→ **SELECTED EXTRACT**
Two airline pilots were pulled from duty and fired after turning up to fly a plane of passengers cross-country, while allegedly drunk.

The men, both employed by Russia's budget Pobeda airline, arrived to work last week, scheduled to fly from the Siberian city of Surgut to the Caspian port city of Makhachkala—a journey that takes nearly five hours. After a mandatory medical test, authorities established that neither one of the pair was fit to fly.

"At Pobeda we have an absolute zero tolerance policy and condemnation for employees who permit themselves alcohol even during their out-of-work hours," airline director Andrei Kalmykov said in a statement to the Interfax news agency on Monday. "They were suspended from the route and were immediately fired from the company ranks upon mutual party agreement," he added.

Related: Two Siberian men sentenced to sobriety after drunken shootout cuts out power to 90,000 people

After the pilots failed their respective sobriety tests they reportedly asked for a 30-minute break, after which medical officials gave them another chance to prove they were fit to fly, the Telegram news account Mash reported. Having first registered blood alcohol levels of 0.41 percent and 0.74 percent respectively, the men returned from their break with an even higher concentration of liquor in their systems, ticking up to 0.45 and 0.76, according to Mash.

One of the pilots had drunk one bottle of beer, while the other, who was having more difficulty communicating, admitted to drinking a liter of beer, the outlet added.

The airline has not officially confirmed anything about Mash's account of events, and the identity of the pilots is not public. However, Kalmykov said that the company will now request that lawmakers introduce more severe legal punishments for similar offenses in the future.

→ **CHECK YOUR UNDERSTANDING**
(1) In the article about the two Pobeda pilots, how long does the flight from Surgut to Makhachkala take?
(2) Write what comes next in the article about the two Pobeda pilots, starting after its last sentence.
You will not need the material that follows the text.

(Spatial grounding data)

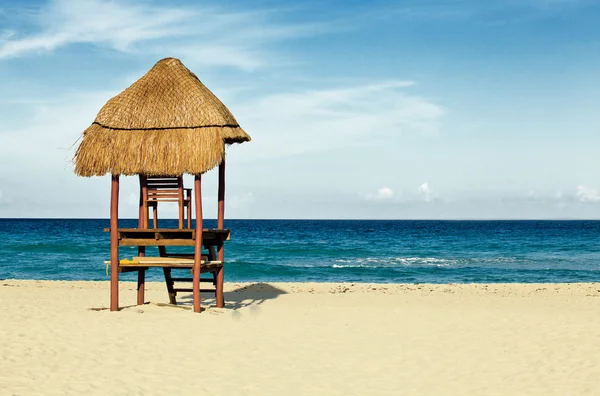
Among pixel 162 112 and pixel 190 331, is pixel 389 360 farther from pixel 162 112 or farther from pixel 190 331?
pixel 162 112

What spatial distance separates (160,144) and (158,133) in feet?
0.94

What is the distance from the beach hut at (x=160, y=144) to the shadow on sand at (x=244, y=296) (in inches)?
109

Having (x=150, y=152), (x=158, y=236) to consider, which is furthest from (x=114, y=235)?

→ **ANSWERS TO THE EXERCISES**
(1) Nearly five hours.

(2)
Pobeda has denied allegations in the Mash reports that airline chiefs resorted to asking pilots and crew to work overtime, in order to cover for the drunk employees who remained grounded at Surgut.

"The substitute crew had no increase in their work hours," a Pobeda official told state news agency Itar-Tass. "This would not be possible for any of the airline's routes"

Air safety and overworked crews are a particularly thorny issue in Russia, where Pobeda's parent company Aeroflot once had a terrible reputation for crashes during Soviet times. In some of the most extreme examples, Aeroflot endured repeated tragedies such as in 1973, when the airline's fatalities amounted to almost half of the world's civilian plane crash deaths, The Times reported.

Russian airlines have recovered greatly since then, partly because few now operate Soviet-made jets, as 2017 went down as the safest year for air travel globally. Nonetheless 2018 began with a fatal incident in Russia, when 71 people died in a mysterious plane crash by Saratov Airlines, outside of Moscow.